Mississippi’s Coastal Family Health Center Falls Victim To Hacker, PHI Exposed

July 07, 2021 - The Mississippi-based Coastal Family Health Center (CFHC) is investigating a hacking attempt that tried to shut down the hospital’s computer operations and did manage to expose patients’ protected health information (PHI.) 

On July 2, CFHC, the fourth-largest community health center in Mississippi, announced that it fell victim to computer hackers on May 13, according to a CFHC statement. “That attempt (to shut hospital operations) failed and Coastal Family was still able to treat patients and provide service to the community.” 

The nonprofit serves over 35,000 patients at its 27 locations across southern Mississippi, according to its website. Those sites include two pharmacies, 12 community clinics, 12 school-based clinics, a mobile medical/dental unit, and two administrative offices. 

“Coastal Family immediately launched an investigation to determine what happened and what information may have been accessed by an unauthorized person during the incident,” the statement read.  

“On June 4, 2021 the investigation revealed that some of the files accessed contained personal information of patients. While at this time CFHC has no evidence that any information has been misused, out of an abundance of caution CFHC is providing credit and identity theft protection to its patient community.” 

The breached data included patient names, addresses, social security numbers, medical insurance information, and health and treatment information.  

"On July 2, 2021 CFHC notified potentially impacted individuals of this incident by letter and provided resources to help them protect their identities,” according to the statement.  

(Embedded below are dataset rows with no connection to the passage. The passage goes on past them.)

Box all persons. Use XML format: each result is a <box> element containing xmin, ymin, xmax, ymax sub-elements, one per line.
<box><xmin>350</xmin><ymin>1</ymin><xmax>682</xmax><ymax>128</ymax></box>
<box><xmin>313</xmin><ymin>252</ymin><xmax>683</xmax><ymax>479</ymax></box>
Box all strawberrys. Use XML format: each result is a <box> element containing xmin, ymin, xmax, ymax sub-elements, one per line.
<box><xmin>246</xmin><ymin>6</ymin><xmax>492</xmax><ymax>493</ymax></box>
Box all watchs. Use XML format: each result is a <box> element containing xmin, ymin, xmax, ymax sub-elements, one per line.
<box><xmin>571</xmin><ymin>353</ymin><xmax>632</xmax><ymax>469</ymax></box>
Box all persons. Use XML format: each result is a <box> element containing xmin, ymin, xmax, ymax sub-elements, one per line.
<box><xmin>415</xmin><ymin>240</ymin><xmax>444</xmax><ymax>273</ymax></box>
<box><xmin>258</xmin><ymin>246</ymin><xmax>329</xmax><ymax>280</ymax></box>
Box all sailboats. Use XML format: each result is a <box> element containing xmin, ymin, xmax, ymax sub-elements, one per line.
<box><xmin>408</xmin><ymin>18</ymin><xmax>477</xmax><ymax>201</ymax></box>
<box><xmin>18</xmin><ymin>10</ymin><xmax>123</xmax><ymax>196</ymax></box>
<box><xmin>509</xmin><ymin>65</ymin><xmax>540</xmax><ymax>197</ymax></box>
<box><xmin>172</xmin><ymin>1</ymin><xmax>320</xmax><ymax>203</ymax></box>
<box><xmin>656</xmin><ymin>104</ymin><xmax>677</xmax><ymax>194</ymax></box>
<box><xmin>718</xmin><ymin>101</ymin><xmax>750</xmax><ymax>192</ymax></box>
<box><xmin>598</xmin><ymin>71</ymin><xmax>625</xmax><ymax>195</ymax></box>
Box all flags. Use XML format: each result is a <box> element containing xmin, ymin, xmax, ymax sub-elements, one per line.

The healthcare provider, which was established in 1976, is working with cyber security professionals to assist with protecting patients and to change “it’s procedures to prevent such disclosures in the future,” it stated.  

For patients impacted by the data breach, there is a call center available Monday through Friday from 8:00 a.m. - 5:00 p.m. CT to answer all questions and concerns. The call center is available at 1-833-909-3915.  

“In addition, out of an abundance of caution, CFHC offered, at no cost, identity protection services through IDX to individuals whose information may have been exposed. CFHC is not aware of the misuse of any patient information resulting from this incident.”  

“We remain dedicated to protecting your personal information and apologize for any concern or inconvenience this may cause you,” CFHC stated in the release.  

CFHC is one of several health systems in the United States that recently became victims of cyber attacks on their patients’ protected health information (PHI) and operations systems.